Malgré tout, c'est le premier weekend où Thylan et Naël doivent se retrouver en tant qu'associés artistiques et Naël regrette déjà d'avoir accepté.

En récupérant sa vieille montre de famille dans son paquetage, cadeau de ses parents pour ses 15 ans, un des rares bien qu'il n'a pas vendu, le violoniste peut suivre les minutes qui s'écoulent durant lesquelles il attend le chanteur. Thylan est en retard.

Dix minutes.

Vingt minutes.

Quarante minutes.

Au bout d'une heure, toujours personne.

Mais Naël s'est engagé, et il n'a qu'une parole. Alors, il attend patiemment. Heureusement pour lui, il peut profiter d'un doux soleil, ni chaud, ni éblouissant, du chant des oiseaux batifolant au-dessus de lui, et peut s'amuser avec Crush. Le chien montre à son maître qu'il apprécie beaucoup les oiseaux et en particulier leur courir après. En voyant le cocker noir sauter vers les cieux, se croyant capable de chasser des animaux volant, avant de se crasher sur le sol et de repartir en courant vers d'autres oiseaux, Naël s'enthousiasme, son rire se répercutant sur le sol en pierre du parvis, et filant dans l'air, comme un cantique à la vie et au bonheur.

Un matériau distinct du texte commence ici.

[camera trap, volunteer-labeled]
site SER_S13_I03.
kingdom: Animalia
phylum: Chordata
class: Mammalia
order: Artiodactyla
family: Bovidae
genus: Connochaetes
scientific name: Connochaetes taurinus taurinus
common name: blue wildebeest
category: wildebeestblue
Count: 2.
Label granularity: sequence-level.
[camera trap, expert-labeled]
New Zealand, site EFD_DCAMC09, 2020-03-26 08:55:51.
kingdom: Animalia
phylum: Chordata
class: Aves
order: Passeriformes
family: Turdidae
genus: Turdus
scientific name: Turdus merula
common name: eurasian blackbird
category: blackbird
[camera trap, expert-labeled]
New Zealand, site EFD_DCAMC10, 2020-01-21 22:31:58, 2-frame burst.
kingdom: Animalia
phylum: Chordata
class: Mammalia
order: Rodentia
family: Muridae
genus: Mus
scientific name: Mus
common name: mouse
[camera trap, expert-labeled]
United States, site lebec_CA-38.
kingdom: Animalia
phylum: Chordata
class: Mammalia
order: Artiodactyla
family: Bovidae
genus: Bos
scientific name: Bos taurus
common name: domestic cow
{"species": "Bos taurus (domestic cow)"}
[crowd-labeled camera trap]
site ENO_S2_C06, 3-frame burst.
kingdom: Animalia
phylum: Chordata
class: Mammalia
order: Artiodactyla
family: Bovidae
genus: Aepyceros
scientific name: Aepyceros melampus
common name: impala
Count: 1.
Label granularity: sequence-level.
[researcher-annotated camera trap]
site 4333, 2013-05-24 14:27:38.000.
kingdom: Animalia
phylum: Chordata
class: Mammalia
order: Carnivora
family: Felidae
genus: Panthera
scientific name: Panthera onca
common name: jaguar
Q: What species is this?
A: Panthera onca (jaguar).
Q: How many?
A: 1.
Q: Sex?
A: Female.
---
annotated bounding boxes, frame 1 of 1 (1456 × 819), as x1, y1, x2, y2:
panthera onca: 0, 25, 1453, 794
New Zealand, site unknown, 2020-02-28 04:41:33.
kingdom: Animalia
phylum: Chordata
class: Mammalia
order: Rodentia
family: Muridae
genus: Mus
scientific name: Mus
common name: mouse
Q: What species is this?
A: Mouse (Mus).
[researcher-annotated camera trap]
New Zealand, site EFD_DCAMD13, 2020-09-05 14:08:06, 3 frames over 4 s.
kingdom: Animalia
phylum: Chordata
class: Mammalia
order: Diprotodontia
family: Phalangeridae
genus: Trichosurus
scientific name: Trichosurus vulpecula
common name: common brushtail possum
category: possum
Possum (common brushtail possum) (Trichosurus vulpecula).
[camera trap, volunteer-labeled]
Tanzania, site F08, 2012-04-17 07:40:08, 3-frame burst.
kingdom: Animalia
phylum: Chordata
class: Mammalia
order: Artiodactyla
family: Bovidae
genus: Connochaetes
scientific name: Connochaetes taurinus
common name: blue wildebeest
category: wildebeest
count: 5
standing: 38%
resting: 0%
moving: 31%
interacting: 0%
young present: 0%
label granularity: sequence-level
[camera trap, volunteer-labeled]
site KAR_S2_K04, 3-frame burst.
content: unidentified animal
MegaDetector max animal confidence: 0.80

Dans le métro, Thylan trépigne d'impatience, les yeux rivés sur l'horloge de son téléphone, les secondes s'éternisent jusqu'à durer une éternité. L'idée de revoir Naël après tant de jours le remplit de joie, mais il est cruellement en retard, et l'anxiété le ronge, l'obligeant à secouer sa jambe à un rythme effréné. Lanna lui dirait de se calmer avant de faire une nouvelle crise de narcolepsie et de se mettre encore plus en retard. Néanmoins, il lui est impossible de se calmer. Quand il sort enfin de la rame de métro, Thylan se rue vers leur point de rendez-vous.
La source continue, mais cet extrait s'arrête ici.